Can you render every line of the records below as a JSON list of strings, one string per line, leaving out the blank lines?

§

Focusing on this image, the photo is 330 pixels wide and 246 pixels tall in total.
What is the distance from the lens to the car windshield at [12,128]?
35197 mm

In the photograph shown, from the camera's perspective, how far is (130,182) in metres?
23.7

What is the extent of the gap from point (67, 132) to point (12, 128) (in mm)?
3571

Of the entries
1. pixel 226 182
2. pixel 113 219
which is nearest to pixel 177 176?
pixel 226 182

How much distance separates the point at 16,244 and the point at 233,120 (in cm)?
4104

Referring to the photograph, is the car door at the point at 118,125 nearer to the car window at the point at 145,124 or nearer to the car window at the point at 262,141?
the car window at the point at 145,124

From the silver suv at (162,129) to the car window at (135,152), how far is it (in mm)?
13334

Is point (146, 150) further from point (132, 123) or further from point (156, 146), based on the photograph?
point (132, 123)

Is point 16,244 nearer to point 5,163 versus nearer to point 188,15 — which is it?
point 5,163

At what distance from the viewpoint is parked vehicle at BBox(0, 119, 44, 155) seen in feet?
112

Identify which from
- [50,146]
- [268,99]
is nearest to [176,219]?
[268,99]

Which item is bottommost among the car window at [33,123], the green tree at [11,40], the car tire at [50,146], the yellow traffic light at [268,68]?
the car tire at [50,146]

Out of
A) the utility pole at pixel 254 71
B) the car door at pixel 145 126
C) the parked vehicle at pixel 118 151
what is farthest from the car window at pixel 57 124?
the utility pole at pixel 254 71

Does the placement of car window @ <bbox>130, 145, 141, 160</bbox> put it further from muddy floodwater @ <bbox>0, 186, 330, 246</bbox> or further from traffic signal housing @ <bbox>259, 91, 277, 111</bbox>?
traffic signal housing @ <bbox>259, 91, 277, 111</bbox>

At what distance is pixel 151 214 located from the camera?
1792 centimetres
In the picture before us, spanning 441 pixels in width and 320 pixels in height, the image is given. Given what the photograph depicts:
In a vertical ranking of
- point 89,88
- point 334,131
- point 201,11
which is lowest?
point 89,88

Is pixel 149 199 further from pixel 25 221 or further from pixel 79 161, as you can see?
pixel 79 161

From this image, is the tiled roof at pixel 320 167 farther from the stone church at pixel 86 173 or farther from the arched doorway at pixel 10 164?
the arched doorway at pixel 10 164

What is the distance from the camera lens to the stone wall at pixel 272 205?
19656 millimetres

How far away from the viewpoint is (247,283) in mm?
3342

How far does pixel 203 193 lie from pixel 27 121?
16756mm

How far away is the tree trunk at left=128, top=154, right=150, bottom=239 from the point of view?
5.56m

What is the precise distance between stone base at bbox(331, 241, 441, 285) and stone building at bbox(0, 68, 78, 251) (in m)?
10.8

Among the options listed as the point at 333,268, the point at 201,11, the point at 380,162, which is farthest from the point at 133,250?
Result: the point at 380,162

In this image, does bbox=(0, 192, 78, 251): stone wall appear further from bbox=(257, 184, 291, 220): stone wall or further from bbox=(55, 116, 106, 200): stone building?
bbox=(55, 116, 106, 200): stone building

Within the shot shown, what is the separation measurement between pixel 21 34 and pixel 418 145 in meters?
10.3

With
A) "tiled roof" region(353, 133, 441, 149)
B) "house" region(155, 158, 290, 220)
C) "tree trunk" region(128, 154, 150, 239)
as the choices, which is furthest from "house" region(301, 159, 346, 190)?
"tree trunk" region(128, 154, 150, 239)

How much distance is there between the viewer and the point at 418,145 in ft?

§

#### [Written reply]
[
  "Focusing on this image, the photo is 330 pixels wide and 246 pixels tall in total.",
  "What is the distance from the lens to the car windshield at [12,128]?",
  "35197 mm",
  "In the photograph shown, from the camera's perspective, how far is (130,182) in metres?",
  "23.7",
  "What is the extent of the gap from point (67, 132) to point (12, 128) (in mm)?",
  "3571",
  "Of the entries",
  "1. pixel 226 182",
  "2. pixel 113 219",
  "which is nearest to pixel 177 176?",
  "pixel 226 182",
  "How much distance separates the point at 16,244 and the point at 233,120 (in cm)?",
  "4104",
  "Referring to the photograph, is the car door at the point at 118,125 nearer to the car window at the point at 145,124 or nearer to the car window at the point at 262,141?",
  "the car window at the point at 145,124",
  "From the silver suv at (162,129) to the car window at (135,152), how far is it (in mm)?",
  "13334",
  "Is point (146, 150) further from point (132, 123) or further from point (156, 146), based on the photograph?",
  "point (132, 123)",
  "Is point 16,244 nearer to point 5,163 versus nearer to point 188,15 — which is it?",
  "point 5,163",
  "At what distance from the viewpoint is parked vehicle at BBox(0, 119, 44, 155) seen in feet?",
  "112",
  "Identify which from",
  "- [50,146]",
  "- [268,99]",
  "is nearest to [176,219]?",
  "[268,99]",
  "Which item is bottommost among the car window at [33,123], the green tree at [11,40], the car tire at [50,146], the yellow traffic light at [268,68]?",
  "the car tire at [50,146]",
  "Out of",
  "A) the utility pole at pixel 254 71",
  "B) the car door at pixel 145 126",
  "C) the parked vehicle at pixel 118 151",
  "what is farthest from the car window at pixel 57 124?",
  "the utility pole at pixel 254 71",
  "Does the placement of car window @ <bbox>130, 145, 141, 160</bbox> put it further from muddy floodwater @ <bbox>0, 186, 330, 246</bbox> or further from traffic signal housing @ <bbox>259, 91, 277, 111</bbox>?",
  "traffic signal housing @ <bbox>259, 91, 277, 111</bbox>",
  "At what distance is pixel 151 214 located from the camera?",
  "1792 centimetres",
  "In the picture before us, spanning 441 pixels in width and 320 pixels in height, the image is given. Given what the photograph depicts:",
  "In a vertical ranking of",
  "- point 89,88",
  "- point 334,131",
  "- point 201,11",
  "which is lowest?",
  "point 89,88",
  "Is pixel 149 199 further from pixel 25 221 or further from pixel 79 161, as you can see?",
  "pixel 79 161",
  "From this image, is the tiled roof at pixel 320 167 farther from the stone church at pixel 86 173 or farther from the arched doorway at pixel 10 164?",
  "the arched doorway at pixel 10 164",
  "What is the distance from the camera lens to the stone wall at pixel 272 205?",
  "19656 millimetres",
  "How far away from the viewpoint is (247,283) in mm?",
  "3342",
  "How far does pixel 203 193 lie from pixel 27 121?",
  "16756mm",
  "How far away is the tree trunk at left=128, top=154, right=150, bottom=239 from the point of view?",
  "5.56m",
  "What is the precise distance between stone base at bbox(331, 241, 441, 285) and stone building at bbox(0, 68, 78, 251) (in m)?",
  "10.8",
  "Among the options listed as the point at 333,268, the point at 201,11, the point at 380,162, which is farthest from the point at 133,250?",
  "Result: the point at 380,162",
  "In this image, does bbox=(0, 192, 78, 251): stone wall appear further from bbox=(257, 184, 291, 220): stone wall or further from bbox=(55, 116, 106, 200): stone building?",
  "bbox=(55, 116, 106, 200): stone building",
  "Within the shot shown, what is the separation measurement between pixel 21 34 and pixel 418 145 in meters?",
  "10.3",
  "With",
  "A) \"tiled roof\" region(353, 133, 441, 149)",
  "B) \"house\" region(155, 158, 290, 220)",
  "C) \"tree trunk\" region(128, 154, 150, 239)",
  "as the choices, which is furthest from \"house\" region(301, 159, 346, 190)?",
  "\"tree trunk\" region(128, 154, 150, 239)",
  "How much distance is there between the viewer and the point at 418,145 in ft?"
]